===== EXCERPTED PASSAGE =====

Would you let 15 year old take your kids into DC?

Anonymous
I'm a PP that said no. I did not say no bc I'm scared of any dangers on the metro/bus. I was mostly thinking of the behavior of my two sons about the same age. They constantly fight/bicker. I am not sure that a 15 yr old would have the maturity to handle it if they started in the museums or zoo. I would trust the sitter to handle it in our home bc he could just send them to their rooms. I would also feel more comfortable if he brought the kids to familiar places like the neighborhood park. But, I guess this is an issue with my own kids. If your kids get along well then go for it. Also, you should probably have the support of your ex as he can make this a problem for you.
Anonymous
Anonymous wrote:It depends on the 15 year old. Some are very mature and responsible, some are airheads.


THATs the answer. Actually, half the answer. It also depends on your kids - are they good listeners? do they get along? are they well-behaved with this sitter?


My 14 year old does these things (not for younger kids yet, but certainly for himself). He has been riding the metro without an adult since his 13th summer.

The posters who think a 15 year old is too young to ride the metro are crazy (or at least should get out more).

===== COLLECTED MATERIAL =====

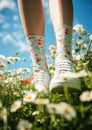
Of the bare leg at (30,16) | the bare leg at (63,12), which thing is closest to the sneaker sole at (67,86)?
the bare leg at (63,12)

=====

STATED GOAL 1
From the forum thread about a 15-year-old taking kids into DC, reproduce the part that opens with the words containing "THATs the answer." and closes with "his 13th summer.".
STATED GOAL 2
In the forum thread about a 15-year-old taking kids into DC, one reply says the answer also depends on the kids. List the questions that reply asks about them.
The data above come from a different source than the forum thread.

PROBLEM SOLUTION 1
THATs the answer. Actually, half the answer. It also depends on your kids - are they good listeners? do they get along? are they well-behaved with this sitter?


My 14 year old does these things (not for younger kids yet, but certainly for himself). He has been riding the metro without an adult since his 13th summer.

PROBLEM SOLUTION 2
- Are they good listeners?
- Do they get along?
- Are they well-behaved with this sitter?